The deep branch consistently arises from the right hepatic artery which is generally also the source of origin of the superficial branch, however in some cases it has been found to initiate from the anterior segmental artery, middle hepatic artery, left hepatic artery, superior mesenteric artery, gastroduodenal artery or retroduodenal artery.

Approximately half of superficial cystic arteries have been shown to enter through the hepatobiliary triangle, while deep cystic arteries are often quite small in length and diameter. Tripling of the cystic artery is very rare, occurring in between 0-0.3% of cases.

==== Aberrant origin of the right hepatic artery ====
Unusual anatomy of the right hepatic can itself affect the path and form of the cystic artery, with the most frequent variation resulting from an aberrant origin of the right hepatic artery which is described in between 2-16% of cases.

Generally, this anomalous source is the superior mesenteric artery or more rarely the abdominal aorta, producing what has been described as a "replacing right hepatic artery", passing through the hepatobiliary triangle and running posterior and parallel to the cystic duct.

Because of the close proximity to the gallbladder to the (replacing) right hepatic artery, a "caterpillar" or "Moynihan's" hump may form and this artery generally produces multiple short cystic branches rather than a single cystic artery.

==== Left hepatic artery ====
The cystic artery can arise from the left hepatic artery, in which case it usually travels through a passage of liver parenchyma, approaching the neck of the gallbladder, before bifurcating into ascending (or superior) and descending (or inferior) branches. This arrangement is found in roughly 1% of cases.

This form of the cystic artery does not pass through the hepatobiliary triangle and has been found located both anteriorly and posteriorly to the common hepatic duct.

==== Recurrent cystic artery ====
In less than 1% of patients, a form known as a recurrent cystic artery is found – the cystic artery arises from the left hepatic artery and passes through either the cholecystoduodenal or cholecystocolic ligaments (connecting the gallbladder to the duodenum and transverse colon respectively), follows the right edge of the hepatoduodenal ligament, and connects to the fundus of the gallbladder before descending to supply the body and neck.
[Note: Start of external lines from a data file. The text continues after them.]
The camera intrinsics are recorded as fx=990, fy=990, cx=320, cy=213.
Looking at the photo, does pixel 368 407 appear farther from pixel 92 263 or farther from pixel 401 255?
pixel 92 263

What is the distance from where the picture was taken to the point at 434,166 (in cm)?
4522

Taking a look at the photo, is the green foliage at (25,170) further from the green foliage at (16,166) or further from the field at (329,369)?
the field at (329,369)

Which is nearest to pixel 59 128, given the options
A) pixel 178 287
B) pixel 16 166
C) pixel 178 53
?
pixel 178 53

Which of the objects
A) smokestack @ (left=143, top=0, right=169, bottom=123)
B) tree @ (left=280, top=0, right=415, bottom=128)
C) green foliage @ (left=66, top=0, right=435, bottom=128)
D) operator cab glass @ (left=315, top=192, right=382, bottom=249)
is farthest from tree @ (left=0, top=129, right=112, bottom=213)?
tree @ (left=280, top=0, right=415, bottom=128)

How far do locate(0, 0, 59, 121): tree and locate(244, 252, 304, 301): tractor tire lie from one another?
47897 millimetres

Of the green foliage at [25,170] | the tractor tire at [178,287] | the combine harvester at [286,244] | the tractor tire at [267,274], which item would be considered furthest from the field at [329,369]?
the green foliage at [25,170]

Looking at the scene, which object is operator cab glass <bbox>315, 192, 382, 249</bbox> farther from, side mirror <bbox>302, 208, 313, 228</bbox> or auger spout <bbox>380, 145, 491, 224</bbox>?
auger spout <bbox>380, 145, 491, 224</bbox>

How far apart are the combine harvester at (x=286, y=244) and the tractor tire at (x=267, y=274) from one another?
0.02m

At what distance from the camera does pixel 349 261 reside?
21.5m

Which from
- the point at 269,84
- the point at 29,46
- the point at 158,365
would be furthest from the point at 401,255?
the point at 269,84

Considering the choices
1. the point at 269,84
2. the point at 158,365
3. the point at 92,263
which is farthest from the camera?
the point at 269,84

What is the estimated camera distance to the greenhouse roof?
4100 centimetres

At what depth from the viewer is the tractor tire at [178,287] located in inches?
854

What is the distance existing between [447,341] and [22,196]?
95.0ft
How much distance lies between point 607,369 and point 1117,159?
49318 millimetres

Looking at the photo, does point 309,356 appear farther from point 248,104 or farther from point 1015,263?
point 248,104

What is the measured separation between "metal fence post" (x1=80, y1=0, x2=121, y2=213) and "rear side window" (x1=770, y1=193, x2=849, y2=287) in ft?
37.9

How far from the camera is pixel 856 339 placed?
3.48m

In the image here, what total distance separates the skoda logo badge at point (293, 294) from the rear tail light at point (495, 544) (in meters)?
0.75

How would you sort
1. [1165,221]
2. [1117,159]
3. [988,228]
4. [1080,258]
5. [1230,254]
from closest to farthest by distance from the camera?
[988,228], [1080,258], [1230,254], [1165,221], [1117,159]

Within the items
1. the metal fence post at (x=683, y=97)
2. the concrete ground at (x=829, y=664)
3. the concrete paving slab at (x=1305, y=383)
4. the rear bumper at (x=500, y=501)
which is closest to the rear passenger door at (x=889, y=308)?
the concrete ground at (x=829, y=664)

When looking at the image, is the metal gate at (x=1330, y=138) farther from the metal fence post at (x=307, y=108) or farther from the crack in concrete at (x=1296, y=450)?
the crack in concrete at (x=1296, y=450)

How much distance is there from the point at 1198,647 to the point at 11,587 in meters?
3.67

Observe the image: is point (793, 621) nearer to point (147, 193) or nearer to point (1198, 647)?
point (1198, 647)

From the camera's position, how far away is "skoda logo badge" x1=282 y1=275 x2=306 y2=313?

==== Low-lying cystic artery ====
When a single cystic artery arises from gastroduodenal artery it forms a configuration known as low-lying cystic artery, as it passes inferior to the cystic duct through the cholecystoduodenal ligament, and therefore remains outside the hepatobiliary triangle.

This condition has alternatively been described as an inferior cystic artery and transposition of the cystic artery and duct with a prevalence at approximately 5%.

In 25% of these patients with this course, there will be a secondary arterial supply to the gallbladder, with the low-lying artery acting as the equivalent of the posterior branch.

==Clinical significance==
It must be identified and ligated in operations that remove the gallbladder (cholecystectomies).